I don't know anything about the relevant First Amendment jurisprudence, but on a moral level, I'm not sure what to make of this objection. For one thing, it seems like there will always be some secular goal that could reasonably be advanced by a voucher program. Assume that in a given town, which is overwhelmingly Catholic, there is only one public school and one Catholic school. A voucher program would thus be identical in practice to a direct subsidy of Catholic education. Even then, however, the Catholic school might be very good, with vouchers serving the secular goal of improving education for children; or the inter-school competition might be said to spur improvements in the public school, serving a similar goal; or families may just like the Catholic school better, serving a value-neutral goal of preference satisfaction. Why should it matter if the government intentionally uses the citizens as "middlemen," so long as those citizens remain free to shift their loyalties elsewhere? When governments offer food stamps, are they making their citizens "middlemen" for a subsidy to the food industry? If the parents place great value on a religious education for their children, and if their enhanced options would promote the general welfare, why should we be concerned at their use of facially neutral state aid for a religious purpose?

Of course, it could be claimed that the facial neutrality is irrelevant -- in this two-school thought experiment, it can only be used for religious ends. If the students don't go to religious schools, they lose the money. But then it's worth remembering that in the real world, where there are a wide variety of private schools in even mid-size towns (and where new ones can always be built, should the need arise), the choices will rarely be this stark. In fact, even in our two-school model, there's no reason why those families that prefer secular private education couldn't band together to fund a school of their own. If the demand for such a school is insufficient, that's hardly the fault of the government, which has already done a great deal to help such plans along. (Perhaps the First Amendment concerns rely on a picture of "taking" money from the public schools and "giving" it to the religious ones. The government, however, need not produce education at all in order to provide it. Why not view a voucher policy as a general subsidy for all types of education, with government entities--i.e., the public schools--competing alongside all others who manage to stay in business? Replacing a public-only system with a general-subsidy system could always be justified on secular grounds of utility maximization.) The same analysis would apply if the town possessed no charitable institutions other than the Church; a local tax deduction for charitable contributions would not be rendered illegitimate simply because of insufficient secular demand.

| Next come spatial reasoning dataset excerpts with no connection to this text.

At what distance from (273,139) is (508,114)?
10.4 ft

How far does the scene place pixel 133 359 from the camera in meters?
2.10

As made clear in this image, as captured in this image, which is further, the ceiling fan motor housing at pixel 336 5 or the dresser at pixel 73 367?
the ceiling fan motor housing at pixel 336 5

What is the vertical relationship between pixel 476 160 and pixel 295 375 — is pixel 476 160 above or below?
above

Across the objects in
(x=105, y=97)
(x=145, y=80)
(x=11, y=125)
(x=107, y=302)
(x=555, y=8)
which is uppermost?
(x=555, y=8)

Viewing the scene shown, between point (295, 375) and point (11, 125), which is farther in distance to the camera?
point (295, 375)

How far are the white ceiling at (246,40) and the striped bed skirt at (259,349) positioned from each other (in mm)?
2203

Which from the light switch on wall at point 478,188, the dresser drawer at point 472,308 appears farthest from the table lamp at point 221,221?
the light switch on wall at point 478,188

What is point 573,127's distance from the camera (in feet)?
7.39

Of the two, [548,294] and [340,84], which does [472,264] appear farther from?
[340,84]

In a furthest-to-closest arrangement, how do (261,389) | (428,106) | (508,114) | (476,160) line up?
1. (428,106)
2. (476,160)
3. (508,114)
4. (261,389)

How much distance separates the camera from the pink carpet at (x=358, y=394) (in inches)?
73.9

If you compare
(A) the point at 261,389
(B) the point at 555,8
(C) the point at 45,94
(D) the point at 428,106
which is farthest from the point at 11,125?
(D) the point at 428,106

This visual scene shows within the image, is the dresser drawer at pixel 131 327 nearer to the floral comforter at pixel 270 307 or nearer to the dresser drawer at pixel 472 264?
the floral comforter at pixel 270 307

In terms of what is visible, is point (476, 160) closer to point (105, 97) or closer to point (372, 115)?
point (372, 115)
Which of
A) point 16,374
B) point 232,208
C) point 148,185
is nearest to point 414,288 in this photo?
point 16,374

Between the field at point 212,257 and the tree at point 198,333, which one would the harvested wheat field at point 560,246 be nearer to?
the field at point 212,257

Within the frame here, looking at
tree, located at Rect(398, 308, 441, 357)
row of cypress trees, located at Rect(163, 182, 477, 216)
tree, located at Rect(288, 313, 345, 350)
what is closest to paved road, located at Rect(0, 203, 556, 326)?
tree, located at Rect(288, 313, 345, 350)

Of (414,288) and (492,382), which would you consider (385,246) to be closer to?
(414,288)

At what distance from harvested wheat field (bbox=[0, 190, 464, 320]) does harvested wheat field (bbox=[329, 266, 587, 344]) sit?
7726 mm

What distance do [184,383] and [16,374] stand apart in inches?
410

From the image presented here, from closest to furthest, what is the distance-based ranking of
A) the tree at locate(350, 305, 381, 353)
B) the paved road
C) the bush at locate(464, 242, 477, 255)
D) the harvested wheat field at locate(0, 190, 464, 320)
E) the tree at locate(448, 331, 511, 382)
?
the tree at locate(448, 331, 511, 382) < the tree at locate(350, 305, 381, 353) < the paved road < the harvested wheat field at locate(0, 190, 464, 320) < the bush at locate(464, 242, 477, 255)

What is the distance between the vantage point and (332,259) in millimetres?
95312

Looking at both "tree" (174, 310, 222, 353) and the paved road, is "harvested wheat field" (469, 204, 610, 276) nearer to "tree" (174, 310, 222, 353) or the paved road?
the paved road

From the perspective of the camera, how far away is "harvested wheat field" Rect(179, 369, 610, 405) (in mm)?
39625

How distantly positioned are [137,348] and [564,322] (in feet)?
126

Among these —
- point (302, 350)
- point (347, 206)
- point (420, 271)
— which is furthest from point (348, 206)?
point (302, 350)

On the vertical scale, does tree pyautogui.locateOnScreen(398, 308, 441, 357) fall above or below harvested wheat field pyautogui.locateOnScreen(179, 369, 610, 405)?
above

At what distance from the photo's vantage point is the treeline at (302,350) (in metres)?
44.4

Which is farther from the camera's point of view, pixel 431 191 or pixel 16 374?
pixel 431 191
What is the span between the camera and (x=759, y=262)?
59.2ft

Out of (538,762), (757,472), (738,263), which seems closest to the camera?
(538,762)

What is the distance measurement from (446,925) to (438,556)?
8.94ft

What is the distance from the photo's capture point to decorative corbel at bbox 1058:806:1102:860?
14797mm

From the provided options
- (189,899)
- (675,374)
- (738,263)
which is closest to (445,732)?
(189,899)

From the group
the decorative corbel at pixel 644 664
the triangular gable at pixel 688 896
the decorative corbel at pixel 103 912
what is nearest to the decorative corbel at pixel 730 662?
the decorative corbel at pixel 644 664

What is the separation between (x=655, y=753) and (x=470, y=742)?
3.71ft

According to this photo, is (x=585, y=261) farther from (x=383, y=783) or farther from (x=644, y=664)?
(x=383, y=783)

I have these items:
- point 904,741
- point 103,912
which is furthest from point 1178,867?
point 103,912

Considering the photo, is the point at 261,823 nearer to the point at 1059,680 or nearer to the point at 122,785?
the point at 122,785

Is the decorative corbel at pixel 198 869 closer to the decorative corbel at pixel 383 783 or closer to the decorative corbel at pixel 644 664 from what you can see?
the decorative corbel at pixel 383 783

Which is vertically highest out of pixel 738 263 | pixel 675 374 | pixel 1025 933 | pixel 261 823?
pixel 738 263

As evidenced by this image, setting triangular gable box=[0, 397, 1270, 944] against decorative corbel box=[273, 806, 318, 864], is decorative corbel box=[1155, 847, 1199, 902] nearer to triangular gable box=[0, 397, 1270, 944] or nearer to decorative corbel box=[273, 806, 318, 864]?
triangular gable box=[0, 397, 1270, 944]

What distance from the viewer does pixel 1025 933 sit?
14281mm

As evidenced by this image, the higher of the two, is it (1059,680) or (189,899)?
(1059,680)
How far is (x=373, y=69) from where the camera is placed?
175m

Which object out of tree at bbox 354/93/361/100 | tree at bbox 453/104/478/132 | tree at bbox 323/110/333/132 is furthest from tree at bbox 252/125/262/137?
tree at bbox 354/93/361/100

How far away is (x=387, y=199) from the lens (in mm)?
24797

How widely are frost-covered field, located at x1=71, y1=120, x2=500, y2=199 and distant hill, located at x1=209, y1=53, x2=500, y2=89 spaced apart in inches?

Steve also points out an email by Marv Lederman, who worries that Bush's drug counseling voucher plan may "assert[] the bona fides of religious means of addressing social problems, and . . . structur[e] an aid program precisely in order to facilitate the use of such religious means." Bush, according to Lederman, claims that faith-intensive programs work well, and should be supported for that very reason. I haven't had a chance to read through the cases he cites, but my initial reaction is that such a plan is designed specifically to achieve a secular goal -- namely a reduction in drug use. Bush's argument that religious institutions are more effective for this purpose, if true, would only make it more sensible for the government to allow religiously-inclined drug addicts to seek treatment there. Why should the "instrumental value of religion," if it exists, be off-limits to the recipients of government aid?